TO-DO ITEM
Count the lines of the records below that contain the word "both", and reply with only that number.

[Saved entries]
------------------------------------
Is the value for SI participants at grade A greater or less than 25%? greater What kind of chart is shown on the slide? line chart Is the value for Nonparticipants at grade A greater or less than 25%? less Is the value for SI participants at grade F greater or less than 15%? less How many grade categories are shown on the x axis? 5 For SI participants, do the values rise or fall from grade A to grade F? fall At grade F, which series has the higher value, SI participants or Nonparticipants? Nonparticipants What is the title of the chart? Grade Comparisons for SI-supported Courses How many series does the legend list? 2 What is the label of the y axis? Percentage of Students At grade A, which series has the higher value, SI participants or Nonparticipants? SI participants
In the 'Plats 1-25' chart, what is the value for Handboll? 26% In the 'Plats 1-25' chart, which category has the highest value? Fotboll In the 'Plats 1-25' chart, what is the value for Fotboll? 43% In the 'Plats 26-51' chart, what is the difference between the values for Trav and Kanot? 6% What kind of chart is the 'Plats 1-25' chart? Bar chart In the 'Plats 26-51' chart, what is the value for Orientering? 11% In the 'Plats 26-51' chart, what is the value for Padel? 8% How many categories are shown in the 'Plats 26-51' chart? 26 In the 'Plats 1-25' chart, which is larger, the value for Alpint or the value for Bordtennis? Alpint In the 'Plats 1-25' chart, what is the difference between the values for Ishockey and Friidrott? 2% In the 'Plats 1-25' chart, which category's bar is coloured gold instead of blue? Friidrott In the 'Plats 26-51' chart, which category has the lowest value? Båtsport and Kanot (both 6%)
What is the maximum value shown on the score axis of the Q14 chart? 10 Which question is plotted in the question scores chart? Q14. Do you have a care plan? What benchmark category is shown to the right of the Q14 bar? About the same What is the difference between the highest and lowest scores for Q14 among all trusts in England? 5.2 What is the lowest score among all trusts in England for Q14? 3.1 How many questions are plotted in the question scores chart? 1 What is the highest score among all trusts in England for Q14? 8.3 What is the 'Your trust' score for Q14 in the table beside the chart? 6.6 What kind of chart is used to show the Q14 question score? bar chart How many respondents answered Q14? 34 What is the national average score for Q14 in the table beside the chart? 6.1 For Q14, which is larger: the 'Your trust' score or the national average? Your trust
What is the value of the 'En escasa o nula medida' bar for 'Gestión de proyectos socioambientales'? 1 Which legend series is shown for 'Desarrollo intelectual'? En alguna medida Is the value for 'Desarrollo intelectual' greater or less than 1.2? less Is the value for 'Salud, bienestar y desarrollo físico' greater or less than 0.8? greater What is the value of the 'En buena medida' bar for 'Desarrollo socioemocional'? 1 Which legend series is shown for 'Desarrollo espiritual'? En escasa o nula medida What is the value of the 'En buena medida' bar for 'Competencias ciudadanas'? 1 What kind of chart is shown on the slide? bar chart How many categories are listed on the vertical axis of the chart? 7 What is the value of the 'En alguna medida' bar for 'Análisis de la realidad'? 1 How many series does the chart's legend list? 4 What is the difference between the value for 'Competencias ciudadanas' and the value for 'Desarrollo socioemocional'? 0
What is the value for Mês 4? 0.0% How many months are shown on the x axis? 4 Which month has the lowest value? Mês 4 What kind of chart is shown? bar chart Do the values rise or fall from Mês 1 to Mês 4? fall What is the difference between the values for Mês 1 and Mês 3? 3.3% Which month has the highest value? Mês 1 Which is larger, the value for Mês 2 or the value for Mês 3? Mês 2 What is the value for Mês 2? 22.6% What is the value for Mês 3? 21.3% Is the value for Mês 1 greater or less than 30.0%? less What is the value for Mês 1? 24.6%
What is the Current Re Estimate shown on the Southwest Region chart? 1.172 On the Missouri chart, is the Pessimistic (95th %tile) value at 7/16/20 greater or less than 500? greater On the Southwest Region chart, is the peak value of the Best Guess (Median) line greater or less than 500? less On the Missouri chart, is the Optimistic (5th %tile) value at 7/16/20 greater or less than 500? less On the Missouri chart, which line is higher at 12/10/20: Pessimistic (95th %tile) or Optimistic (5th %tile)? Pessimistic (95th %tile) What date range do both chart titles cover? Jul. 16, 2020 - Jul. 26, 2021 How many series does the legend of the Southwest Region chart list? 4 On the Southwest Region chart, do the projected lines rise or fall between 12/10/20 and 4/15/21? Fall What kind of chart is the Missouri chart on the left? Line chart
------------------------------------
RESULT OF THE TASK
2